Only lines containing the word "Zealand" belong in the answer; copy each one from the records.

** Opening DATASET EXTRACT block **

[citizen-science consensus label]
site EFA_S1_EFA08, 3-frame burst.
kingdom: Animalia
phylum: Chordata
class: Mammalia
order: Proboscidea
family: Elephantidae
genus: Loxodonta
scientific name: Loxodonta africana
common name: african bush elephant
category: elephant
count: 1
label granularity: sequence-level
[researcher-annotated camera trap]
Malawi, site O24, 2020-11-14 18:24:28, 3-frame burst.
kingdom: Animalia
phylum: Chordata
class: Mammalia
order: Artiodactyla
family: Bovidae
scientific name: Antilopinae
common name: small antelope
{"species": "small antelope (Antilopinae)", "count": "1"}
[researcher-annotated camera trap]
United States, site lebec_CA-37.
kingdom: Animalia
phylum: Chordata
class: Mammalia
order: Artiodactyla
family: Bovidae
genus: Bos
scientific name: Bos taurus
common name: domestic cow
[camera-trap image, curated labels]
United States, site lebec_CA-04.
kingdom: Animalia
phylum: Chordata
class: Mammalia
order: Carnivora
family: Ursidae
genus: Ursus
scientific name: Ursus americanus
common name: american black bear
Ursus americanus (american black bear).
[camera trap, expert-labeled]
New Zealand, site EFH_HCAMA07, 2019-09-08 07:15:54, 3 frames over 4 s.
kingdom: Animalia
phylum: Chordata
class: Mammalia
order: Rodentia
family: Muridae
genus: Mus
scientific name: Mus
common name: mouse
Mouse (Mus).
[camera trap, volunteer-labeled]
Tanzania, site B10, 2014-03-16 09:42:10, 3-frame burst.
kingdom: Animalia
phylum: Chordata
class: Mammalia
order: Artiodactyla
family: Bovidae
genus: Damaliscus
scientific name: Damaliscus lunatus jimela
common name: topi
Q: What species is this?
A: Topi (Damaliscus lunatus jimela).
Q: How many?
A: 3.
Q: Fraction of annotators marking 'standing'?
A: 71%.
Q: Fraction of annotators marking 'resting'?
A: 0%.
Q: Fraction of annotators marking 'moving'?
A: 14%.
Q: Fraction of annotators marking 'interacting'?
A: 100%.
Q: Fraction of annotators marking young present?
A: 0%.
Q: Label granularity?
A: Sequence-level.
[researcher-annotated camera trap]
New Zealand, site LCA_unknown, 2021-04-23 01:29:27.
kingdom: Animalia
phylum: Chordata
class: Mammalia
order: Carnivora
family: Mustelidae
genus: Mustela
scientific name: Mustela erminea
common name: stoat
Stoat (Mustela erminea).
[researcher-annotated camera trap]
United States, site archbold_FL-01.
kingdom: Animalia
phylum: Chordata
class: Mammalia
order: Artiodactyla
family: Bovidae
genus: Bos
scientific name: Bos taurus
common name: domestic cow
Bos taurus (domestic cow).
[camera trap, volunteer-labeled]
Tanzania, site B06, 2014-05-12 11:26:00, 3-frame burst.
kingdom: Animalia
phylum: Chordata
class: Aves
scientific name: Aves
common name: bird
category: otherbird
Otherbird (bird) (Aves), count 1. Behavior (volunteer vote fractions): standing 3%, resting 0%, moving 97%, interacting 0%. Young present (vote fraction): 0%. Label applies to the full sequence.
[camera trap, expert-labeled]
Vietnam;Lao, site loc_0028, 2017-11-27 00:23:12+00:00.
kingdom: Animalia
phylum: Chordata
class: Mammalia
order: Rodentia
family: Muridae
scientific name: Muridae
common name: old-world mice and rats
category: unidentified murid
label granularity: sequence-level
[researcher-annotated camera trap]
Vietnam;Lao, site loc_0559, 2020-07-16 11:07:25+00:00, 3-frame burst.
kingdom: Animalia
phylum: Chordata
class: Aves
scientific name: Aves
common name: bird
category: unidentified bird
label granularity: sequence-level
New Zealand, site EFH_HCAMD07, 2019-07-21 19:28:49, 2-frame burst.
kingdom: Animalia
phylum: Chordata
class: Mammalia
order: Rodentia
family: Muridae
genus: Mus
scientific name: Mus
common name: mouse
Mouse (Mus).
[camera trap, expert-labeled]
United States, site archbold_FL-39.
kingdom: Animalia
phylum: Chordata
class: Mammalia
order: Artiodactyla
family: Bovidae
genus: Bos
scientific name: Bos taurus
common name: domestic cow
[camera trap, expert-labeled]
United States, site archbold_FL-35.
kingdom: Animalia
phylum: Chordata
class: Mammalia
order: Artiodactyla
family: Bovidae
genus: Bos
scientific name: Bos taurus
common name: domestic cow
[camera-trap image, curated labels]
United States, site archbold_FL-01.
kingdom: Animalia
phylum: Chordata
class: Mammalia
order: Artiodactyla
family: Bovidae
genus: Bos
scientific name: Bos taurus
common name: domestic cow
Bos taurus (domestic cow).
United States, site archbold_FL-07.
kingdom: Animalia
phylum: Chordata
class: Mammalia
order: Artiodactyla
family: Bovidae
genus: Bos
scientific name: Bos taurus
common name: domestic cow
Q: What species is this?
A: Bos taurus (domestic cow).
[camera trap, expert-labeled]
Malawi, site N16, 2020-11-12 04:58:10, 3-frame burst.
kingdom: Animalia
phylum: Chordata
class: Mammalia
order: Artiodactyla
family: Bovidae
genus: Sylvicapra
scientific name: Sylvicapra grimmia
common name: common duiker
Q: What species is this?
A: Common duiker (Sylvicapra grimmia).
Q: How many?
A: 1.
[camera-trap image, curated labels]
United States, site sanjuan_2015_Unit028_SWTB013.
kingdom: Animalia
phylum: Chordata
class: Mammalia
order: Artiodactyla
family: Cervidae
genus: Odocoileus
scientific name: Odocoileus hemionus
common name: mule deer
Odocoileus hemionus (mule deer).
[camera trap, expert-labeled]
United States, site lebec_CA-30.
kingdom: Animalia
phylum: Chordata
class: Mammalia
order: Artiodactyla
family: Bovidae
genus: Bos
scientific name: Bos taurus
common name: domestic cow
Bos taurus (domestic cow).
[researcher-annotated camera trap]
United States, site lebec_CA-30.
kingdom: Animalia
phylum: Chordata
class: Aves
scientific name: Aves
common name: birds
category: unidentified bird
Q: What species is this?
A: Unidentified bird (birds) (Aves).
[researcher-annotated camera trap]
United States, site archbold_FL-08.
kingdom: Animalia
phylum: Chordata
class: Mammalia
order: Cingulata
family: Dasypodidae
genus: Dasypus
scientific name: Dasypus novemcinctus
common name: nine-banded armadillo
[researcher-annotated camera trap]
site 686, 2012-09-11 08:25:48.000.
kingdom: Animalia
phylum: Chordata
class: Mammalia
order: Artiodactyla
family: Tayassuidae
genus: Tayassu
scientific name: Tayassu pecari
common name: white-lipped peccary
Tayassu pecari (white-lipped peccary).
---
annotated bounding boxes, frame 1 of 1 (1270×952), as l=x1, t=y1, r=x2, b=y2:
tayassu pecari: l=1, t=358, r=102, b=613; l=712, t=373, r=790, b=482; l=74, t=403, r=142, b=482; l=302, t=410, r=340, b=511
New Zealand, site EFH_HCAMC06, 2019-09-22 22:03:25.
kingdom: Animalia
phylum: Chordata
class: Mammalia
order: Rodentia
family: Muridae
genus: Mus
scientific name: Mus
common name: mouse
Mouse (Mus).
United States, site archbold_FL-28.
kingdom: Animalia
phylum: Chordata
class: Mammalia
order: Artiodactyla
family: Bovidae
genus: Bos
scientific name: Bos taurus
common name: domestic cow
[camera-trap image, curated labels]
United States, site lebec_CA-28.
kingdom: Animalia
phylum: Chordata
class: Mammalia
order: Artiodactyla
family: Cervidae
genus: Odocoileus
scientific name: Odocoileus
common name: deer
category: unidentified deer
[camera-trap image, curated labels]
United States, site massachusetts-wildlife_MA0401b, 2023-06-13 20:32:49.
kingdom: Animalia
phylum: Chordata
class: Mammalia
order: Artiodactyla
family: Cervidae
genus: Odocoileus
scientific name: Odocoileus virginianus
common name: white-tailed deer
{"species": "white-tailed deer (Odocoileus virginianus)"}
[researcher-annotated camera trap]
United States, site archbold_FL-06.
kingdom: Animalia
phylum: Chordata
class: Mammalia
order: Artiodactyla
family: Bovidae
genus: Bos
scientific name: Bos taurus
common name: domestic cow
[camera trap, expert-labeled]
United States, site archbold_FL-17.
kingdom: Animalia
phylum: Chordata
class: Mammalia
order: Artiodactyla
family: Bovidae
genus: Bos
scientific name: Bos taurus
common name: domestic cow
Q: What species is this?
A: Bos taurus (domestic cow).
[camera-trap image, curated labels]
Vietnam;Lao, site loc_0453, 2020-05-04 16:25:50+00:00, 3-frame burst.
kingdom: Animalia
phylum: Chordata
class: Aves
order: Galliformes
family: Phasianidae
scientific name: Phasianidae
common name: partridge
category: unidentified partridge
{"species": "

** Closing DATASET EXTRACT block **

* SOLUTION TO THIS TASK
New Zealand, site EFH_HCAMA07, 2019-09-08 07:15:54, 3 frames over 4 s.
New Zealand, site LCA_unknown, 2021-04-23 01:29:27.
New Zealand, site EFH_HCAMD07, 2019-07-21 19:28:49, 2-frame burst.
New Zealand, site EFH_HCAMC06, 2019-09-22 22:03:25.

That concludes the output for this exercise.